Year-over-year, cost-per-click on branded keywords has climbed +22% — while branded search volume has held roughly flat. Every new dollar added to branded buys the same click at a higher price. The channel is hitting its ceiling, and the marginal investment is subsidizing competitors' bid inflation, not producing incremental customers.
Branded search is not broken. It is fully extracted. The CPC inflation is a market signal that the bid auction for "The Good Feet Store"-related terms is crowded with competitors, aggregators, and trademark-bidders — and the marginal dollar now buys a click at market-clearing price, not a customer at efficient price. The fix is not to abandon the channel, but to stop over-investing in it and redeploy the savings where the math still works.
The mistake is not spending on branded search. The mistake is treating branded search as a growth lever when it has become a tax on stable demand. The fix is to recognize the difference, and spend accordingly.
Every number on this page is sourced to a document The Good Feet Store team provided in the RFP package. Nothing here is agency estimation dressed as insight. The evidence is corroborated across three independent sources that triangulate the same conclusion.
Adtaxi-reported branded keyword CPC has risen 22% YoY across the measured portfolio, while branded query volume has remained roughly flat. The marginal dollar is now buying the same click at higher clearing price.
Branded search volume is fundamentally bounded by how many people know The Good Feet Store exists. With 3% unaided awareness, the pool of potential branded searches is a small and slow-growing set. Only awareness investment (Obs. 02) can raise that ceiling.
In the same accounts, non-brand search produces +27% appointments on 52% less spend. This is the comparison that matters: the marginal dollar in branded search buys a saturated auction; the same dollar in non-brand buys incremental demand.
Saturation is not a problem that rewards effort. Adding budget, refining bids, layering match types, or expanding keyword lists all produce a diminishing return in a channel that has already hit its demand ceiling. The real decision is between two paths — one compounds, one bleeds. Both look reasonable to someone reading last week's ROAS report.
Adtaxi reports strong branded ROAS. The temptation is to read that as a signal to invest more — especially as CPCs climb.
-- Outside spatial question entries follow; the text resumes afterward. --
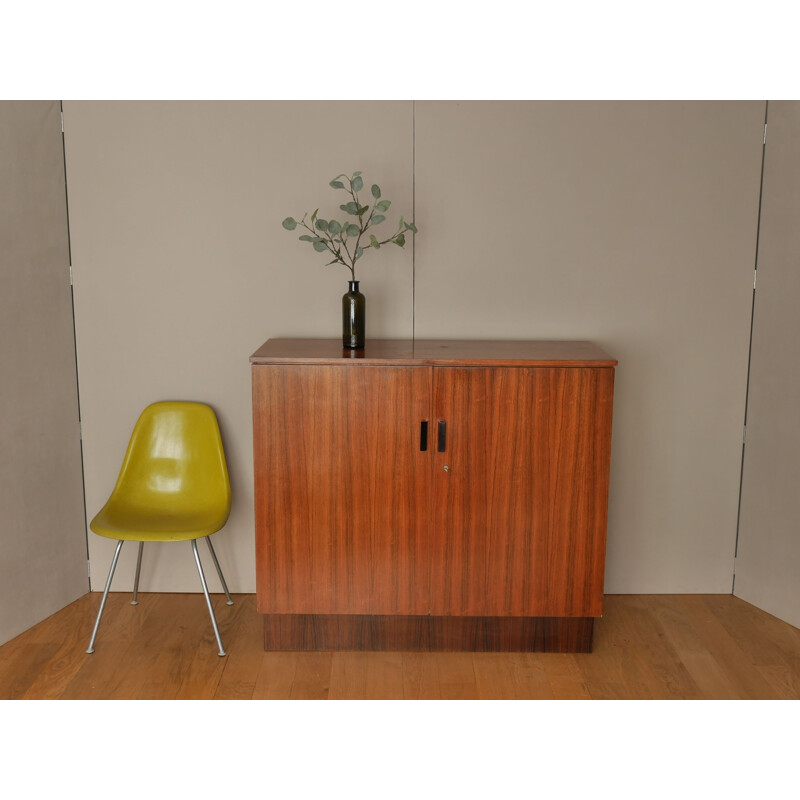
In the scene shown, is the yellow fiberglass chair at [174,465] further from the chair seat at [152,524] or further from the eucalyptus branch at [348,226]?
the eucalyptus branch at [348,226]

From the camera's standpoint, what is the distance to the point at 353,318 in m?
3.43

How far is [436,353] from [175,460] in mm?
1221

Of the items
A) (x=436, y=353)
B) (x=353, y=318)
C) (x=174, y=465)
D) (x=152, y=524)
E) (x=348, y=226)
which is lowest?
(x=152, y=524)

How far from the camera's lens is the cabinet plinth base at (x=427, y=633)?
345 cm

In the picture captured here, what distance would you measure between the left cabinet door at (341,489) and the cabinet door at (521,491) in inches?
3.8

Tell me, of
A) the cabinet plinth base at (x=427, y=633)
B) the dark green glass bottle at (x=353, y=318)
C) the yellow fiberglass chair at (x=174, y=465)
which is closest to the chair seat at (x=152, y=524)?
the yellow fiberglass chair at (x=174, y=465)

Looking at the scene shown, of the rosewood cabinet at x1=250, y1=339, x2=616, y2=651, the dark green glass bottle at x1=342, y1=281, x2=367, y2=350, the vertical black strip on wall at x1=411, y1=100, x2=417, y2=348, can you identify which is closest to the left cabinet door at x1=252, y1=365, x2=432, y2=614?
Answer: the rosewood cabinet at x1=250, y1=339, x2=616, y2=651

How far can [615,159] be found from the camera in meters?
3.61

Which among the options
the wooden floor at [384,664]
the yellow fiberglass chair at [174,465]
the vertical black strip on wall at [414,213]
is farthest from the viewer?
the yellow fiberglass chair at [174,465]

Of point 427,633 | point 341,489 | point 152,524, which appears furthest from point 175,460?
point 427,633

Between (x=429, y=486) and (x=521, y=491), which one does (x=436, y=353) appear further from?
(x=521, y=491)

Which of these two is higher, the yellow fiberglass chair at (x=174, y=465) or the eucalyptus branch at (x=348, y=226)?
the eucalyptus branch at (x=348, y=226)

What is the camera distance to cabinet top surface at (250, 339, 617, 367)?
3217mm

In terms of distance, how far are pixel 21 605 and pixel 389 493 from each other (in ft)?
5.16
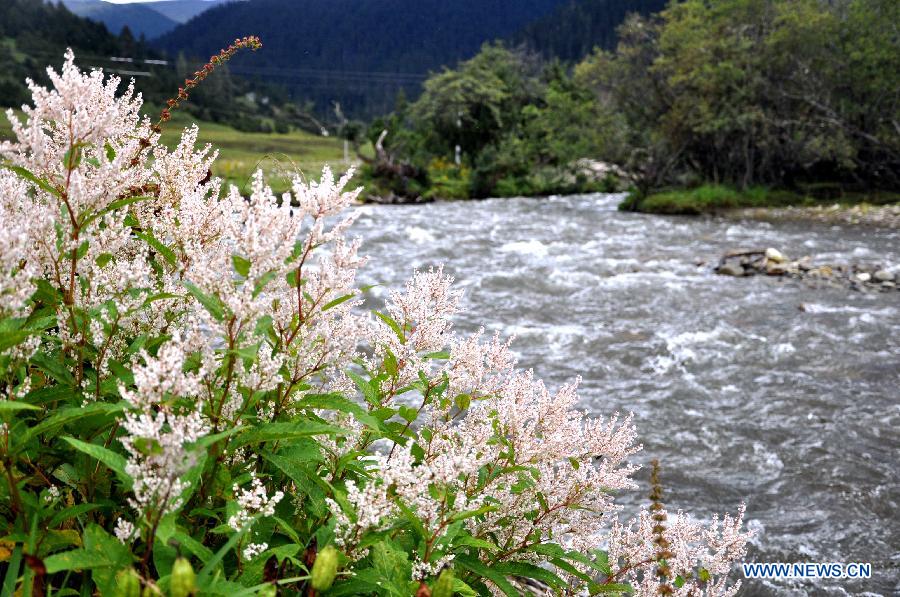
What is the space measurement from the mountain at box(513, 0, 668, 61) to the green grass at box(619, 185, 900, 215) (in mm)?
106390

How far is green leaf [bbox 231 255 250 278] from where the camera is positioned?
1654 millimetres

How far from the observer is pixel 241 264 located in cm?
167

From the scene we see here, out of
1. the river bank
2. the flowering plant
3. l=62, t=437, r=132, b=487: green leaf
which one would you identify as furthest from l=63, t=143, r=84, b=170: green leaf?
the river bank

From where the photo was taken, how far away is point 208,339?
176 cm

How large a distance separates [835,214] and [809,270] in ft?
38.9

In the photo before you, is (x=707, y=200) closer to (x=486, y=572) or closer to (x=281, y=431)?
(x=486, y=572)

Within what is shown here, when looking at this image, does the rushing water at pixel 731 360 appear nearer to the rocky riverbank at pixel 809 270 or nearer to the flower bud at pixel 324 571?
the rocky riverbank at pixel 809 270

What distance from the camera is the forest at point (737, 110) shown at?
27891mm

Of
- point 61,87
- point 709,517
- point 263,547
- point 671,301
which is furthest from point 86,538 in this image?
point 671,301

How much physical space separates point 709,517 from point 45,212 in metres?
5.92

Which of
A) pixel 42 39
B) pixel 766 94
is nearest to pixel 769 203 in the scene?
pixel 766 94

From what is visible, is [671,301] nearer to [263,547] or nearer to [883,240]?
[883,240]

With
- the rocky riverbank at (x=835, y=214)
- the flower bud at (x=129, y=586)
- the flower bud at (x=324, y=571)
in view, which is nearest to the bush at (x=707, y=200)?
the rocky riverbank at (x=835, y=214)

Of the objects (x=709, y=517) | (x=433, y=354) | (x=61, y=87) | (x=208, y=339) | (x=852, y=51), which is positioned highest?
(x=852, y=51)
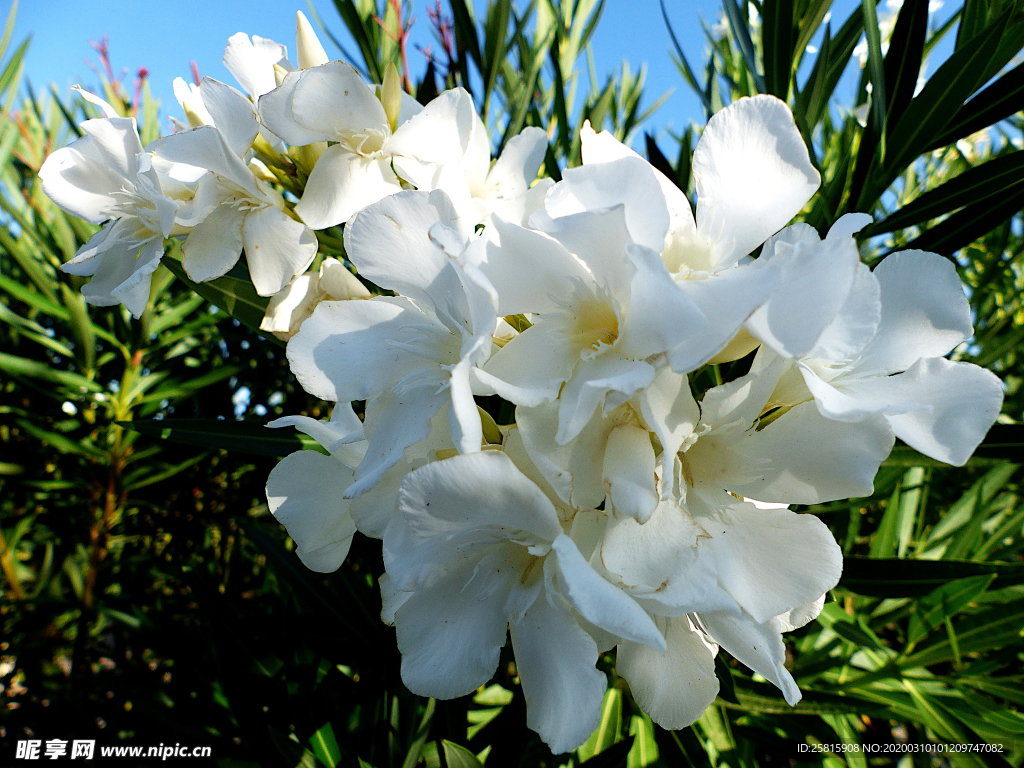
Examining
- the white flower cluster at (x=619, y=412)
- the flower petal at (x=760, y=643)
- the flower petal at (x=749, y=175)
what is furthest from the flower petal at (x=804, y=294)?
the flower petal at (x=760, y=643)

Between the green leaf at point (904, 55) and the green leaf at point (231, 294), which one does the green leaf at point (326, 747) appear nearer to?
the green leaf at point (231, 294)

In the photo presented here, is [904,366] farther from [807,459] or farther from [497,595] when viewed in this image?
[497,595]

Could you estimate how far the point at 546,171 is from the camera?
3.40ft

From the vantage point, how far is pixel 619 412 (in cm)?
43

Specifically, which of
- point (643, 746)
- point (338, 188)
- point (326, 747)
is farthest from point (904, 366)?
point (326, 747)

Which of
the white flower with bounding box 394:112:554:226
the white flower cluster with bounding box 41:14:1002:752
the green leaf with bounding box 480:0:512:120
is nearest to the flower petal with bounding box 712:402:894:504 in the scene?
the white flower cluster with bounding box 41:14:1002:752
But ROAS on branded search is structurally inflated by last-click attribution against demand the brand has already created. Every added dollar buys a smaller marginal customer, while the reported ROAS stays superficially healthy.
Brand search has one job at this stage: capture TV-created and SEO-created intent before competitors trademark-bid it away. That job does not require maximum impression share. It requires enough spend to hold 90-95% share during TV flight weeks, and materially less during dark weeks. Every dollar above that threshold is reallocation capital.
Brand search hasn't stopped working. It has stopped growing. Spend as much as is needed to defend the base — and not a dollar more. The difference is the most immediately redeployable budget in the plan.
Brand search's role in the rebalanced system is specific and defensive — not expansionary. Jekyll + Hyde's TV investment creates problem-state and brand-named demand; Ryze captures that demand efficiently at the bottom of the funnel. The discipline is knowing when brand search should flex up and when it should flex down — and holding the line against the natural instinct to spend more when ROAS looks good.
J+H's job in this observation is limited and specific: share the TV flight schedule in advance so Ryze can scale branded search share up during live weeks and down during dark weeks. No creative change. No new media. Just the data feed that turns a static bid into a dynamic one.
Ryze owns the full brand-search discipline: the right-sizing, the incrementality testing that proves the right-sizing works, and the redeployment of the freed budget into upper- and mid-funnel channels where the dollar still grows the business. The operating rhythm is quarterly — test, measure, rebalance, repeat.
Three primary KPIs drive the intervention and define success. Four supporting KPIs surface the diagnostic detail that tells us why a metric is or isn't moving. All seven feed one shared dashboard that both agencies access and the client owns.
The same channel. Breathing with the rest of the plan.
Brand search, done right, is invisible in a good way. It's there when TV is on the air, scaling share to 95%+ so not a single TV-generated click leaks to a competitor. It pulls back when TV is dark, letting SEO and direct type-in carry the load at a fraction of the cost. It gets tested quarterly against a real incrementality holdout, and the result tells us whether we're paying for customers or subsidizing organic demand. The dollars we used to overspend on saturated keywords go upstream, where a 3%-awareness market still has 97 points of addressable growth. Same channel. Same people typing the same queries. A structurally different return on every dollar.